▶ _What is required_
Turn every line of the records below into a numbered list, leaving out the blank lines.

BEGIN Entries

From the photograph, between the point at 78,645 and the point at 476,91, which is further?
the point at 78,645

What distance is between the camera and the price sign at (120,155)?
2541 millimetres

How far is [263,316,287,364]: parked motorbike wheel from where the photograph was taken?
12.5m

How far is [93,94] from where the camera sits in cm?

END Entries

▶ _Exercise response_
1. From the photograph, between the point at 78,645 and the point at 476,91, which is further?
2. the point at 78,645
3. What distance is between the camera and the price sign at (120,155)?
4. 2541 millimetres
5. How far is [263,316,287,364]: parked motorbike wheel from where the photograph was taken?
6. 12.5m
7. How far is [93,94] from where the camera sits in cm?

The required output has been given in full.